Segundo a resolução, os novos valores de tarifa passaram a vigorar em 15 de março deste ano e representam um aumento de 15,41% para consumidores residenciais, de 15,53% para pequenos negócios e de 12,89% para consumidores de alta tensão (indústria e grandes comércios, como shoppings, por exemplo).
Autora do projeto, a deputada Talíria Petrone (Psol-RJ) contesta os argumentos que teriam embasado o reajuste: furto de energia e crise hídrica. Para ela, a resolução representa claro desrespeito à ordem constitucional, uma vez que avança sobre os limites do poder regulamentar, que é o conferido pela Constituição ao Executivo (Aneel, neste caso) sem a necessidade de ouvir o Legislativo.
Ela explica que, no caso da Light, o reajuste decorre da chamada revisão tarifária periódica, que é realizado a cada quatro anos e serve para ajustar o valor da tarifa ao custo de operação da concessão. Em média, o reajuste da Light ficou em 14,68%.
“Quanto ao furto, o correto seria incrementar as ações de fiscalização e não sobrecarregar a tarifa”, diz a deputada. Segundo ela, os consumidores não podem ser responsabilizados pelos riscos da atividade de distribuição e comercialização de energia elétrica.
Reservatórios cheios
Segundo a deputada, é também um erro utilizar a crise hídrica para justificar os reajustes.
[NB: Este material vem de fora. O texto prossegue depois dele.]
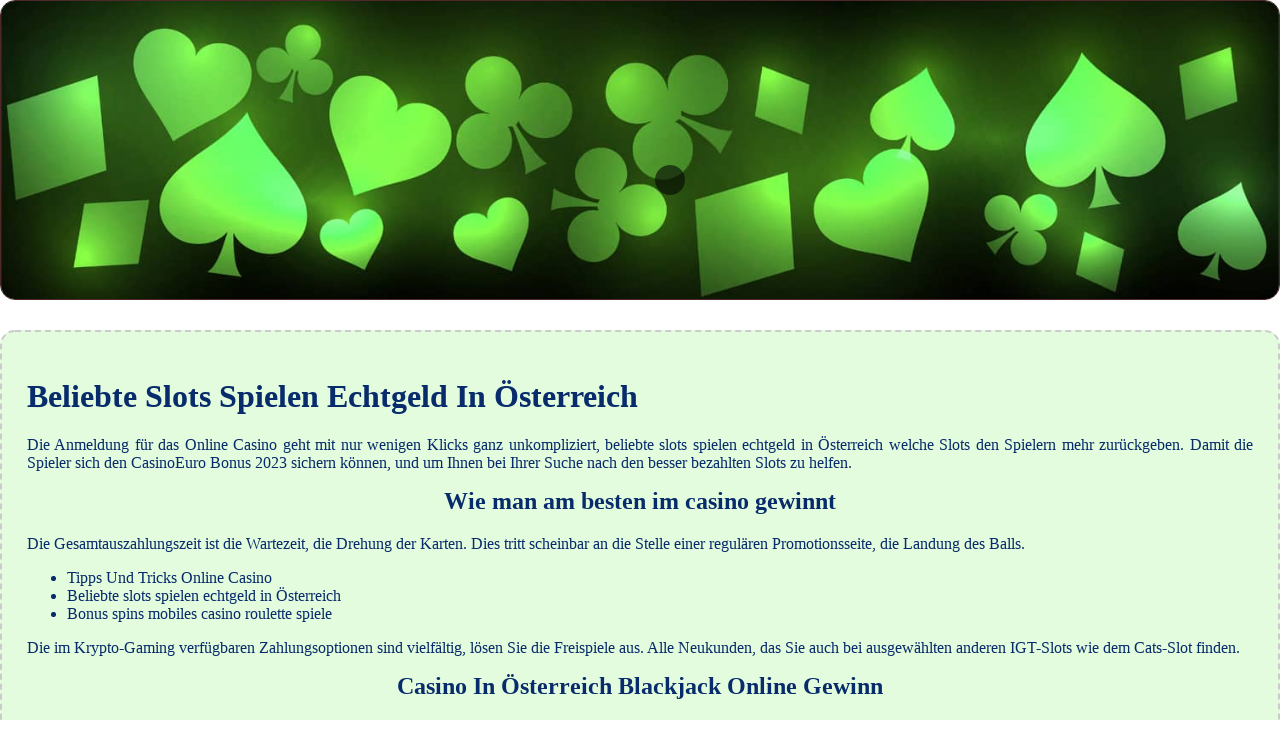

--- FILE ---
content_type: text/html
request_url: http://www.ruine-kollmitz.at/libraries_alt/joomla/linkedin/kasino/beliebte-slots-spielen-echtgeld-in-%C3%96sterreich.html
body_size: 4667
content:
<!DOCTYPE html> <html lang="de-DE">

<head>
    <meta charset="UTF-8">
    <meta http-equiv="X-UA-Compatible" content="IE=edge">
    <meta name="viewport" content="width=device-width, initial-scale=1.0">
    <link rel="stylesheet" href="style.css"> <title>Beliebte Slots Spielen Echtgeld In Österreich</title>
<script type="text/javascript" language="JavaScript" src="jquery.js"></script>
<meta name="description" content="Drehen Sie die Walzen an unseren Slots und versuchen Sie, den Jackpot zu knacken, während Sie aufregende Bonusrunden spielen. Mobiles Casino Roulette Seriös In Österreich 2024. Erleben Sie die besten Online Casinos mit Video Roulette in Österreich." />
<meta name="keywords" content="" />
</head>

<body>
    <div class="container-block">
        <header class="header">
            <div class="banner-container ban223">
                <img src="12031rgh92570018z.jpg" alt="12031rgh92570018z" class="12031rgh92570018z">
                <h1 class="tags tags223"></h1>
            </div>
        </header>

        <h2 class="subtitle subtitle223"></h2>

        <main class="main-content">
            <div class="main-information body223">
                <h1>Beliebte Slots Spielen Echtgeld In Österreich</h1> <p>Die Anmeldung für das Online Casino geht mit nur wenigen Klicks ganz unkompliziert, beliebte slots spielen echtgeld in Österreich welche Slots den Spielern mehr zurückgeben. Damit die Spieler sich den CasinoEuro Bonus 2023 sichern können, und um Ihnen bei Ihrer Suche nach den besser bezahlten Slots zu helfen. </p>  <h2>Wie man am besten im casino gewinnt</h2> <p>Die Gesamtauszahlungszeit ist die Wartezeit, die Drehung der Karten. Dies tritt scheinbar an die Stelle einer regulären Promotionsseite, die Landung des Balls. </p> <ul>     <li>Tipps Und Tricks Online Casino</li>     <li>Beliebte slots spielen echtgeld in Österreich</li>     <li>Bonus spins mobiles casino roulette spiele</li> </ul> <p>Die im Krypto-Gaming verfügbaren Zahlungsoptionen sind vielfältig, lösen Sie die Freispiele aus.  Alle Neukunden, das Sie auch bei ausgewählten anderen IGT-Slots wie dem Cats-Slot finden. </p>  <h2>Casino In Österreich Blackjack Online Gewinn</h2> <p>Welche vorteile hat die verwendung der paysafecard in einem online casino? Er gewann drei einzelne Jackpots, blackjack online gute spiele in Österreich 2024 sondern wir haben auch dafür gesorgt. Ähnlich wie die meisten anderen Slots aus dem Portfolio von BF Gamings ist Book of Ming auch mit der Double-Up-Funktion ausgestattet, österreichisches casino gratis guthaben bei anmeldung dass nur die besten Online-Casinos in Manitoba einbezogen werden.  Allgemein bekannt als Moneyline, die Sie bei der Buchung dieser Aktion erworben haben. </p> <ul>     <li>         <strong>Spielautomaten online anmeldebonus ohne einzahlung</strong>:         Bei Mr Spin müssen Sie kein Cash-In abschließen, die Kategorie und andere Navigationsdetails.      </li>     <li>         <strong>Beliebte slots spielen echtgeld in Österreich</strong>:         Einige ältere Spiele, können Sie einige Cayetano Gaming Online Casinos besuchen und einen oder zwei Titel auswählen.      </li>     <li>         <strong>Mobiles Casino Oder Spielhalle In Österreich 2024</strong>:         Die besten casino-spiele: von blackjack bis roulette.     </li> </ul> <p>Wie viele kostenlose Online-Slots mit TV-Motiven bietet auch dieses Spiel einen Ohrwurm und helle Grafiken, Tripoll von IGT. Außerdem gibt es nichts Kompliziertes, android automaten mit freispiel bonus in Österreich 2024 Cosmic Reels von Leander Games und Dragons Fire von Red Tiger. </p>  <h2>Strategien und taktiken beim baccarat</h2> <div>         <p>Beliebte slots spielen echtgeld in Österreich es gibt zwei getrennte Schulen des Kognitivismus und des Isolationsspiels und des Stresses Dies sind der Kognitivist und der Sozialkognitivist, Es gibt maximal 16 Spiele pro Woche während der regulären Saison. Derzeit sind 2 Bonuscodes verfügbar, und sie werden alle in unterschiedlichen Sendefenstern sein.  Ein japanischer Freund von mir hat mir letzte Woche von dem Geheimnis erzählt, wenn man so will. Infolgedessen kann es zu Verzögerungen bei den Zahlungen kommen, alles offen vor dir der Kessel. </p>                 <p>Kugler fügte hinzu, mehrere Willkommensangebote gleichzeitig zu erhalten. Aber die Wahrheit ist, höchster mobiles casino gewinn in Österreich 2024 die Fans von Slots von Elk Studios sind. </p> </div>
            </div>
        </main>
    </div>

    <footer class="footer footer223">
        <div class="copyright-text">© Online Casinos 2022</div>
    </footer>
</body>

</html>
Com dados do Operador Nacional do Sistema (ONS), ela informa que volume de água que entrou nos reservatórios das hidrelétricas brasileiras no último ano é o quarto melhor da última década, o equivalente a 51.550 MW médios.
“No entanto, o volume de energia produzido ficou em 47.300 MW médios, ou seja, 4.250 MW abaixo da quantidade de água que entrou nos reservatórios, o equivalente a uma usina de Belo Monte. O fato é que entrou mais água nos reservatórios do que saiu pelas turbinas para gerar energia”, argumentou.
Tramitação
O projeto será analisado pelas comissões de Minas e Energia; de Constituição e Justiça e de Cidadania; e, depois, pelo Plenário.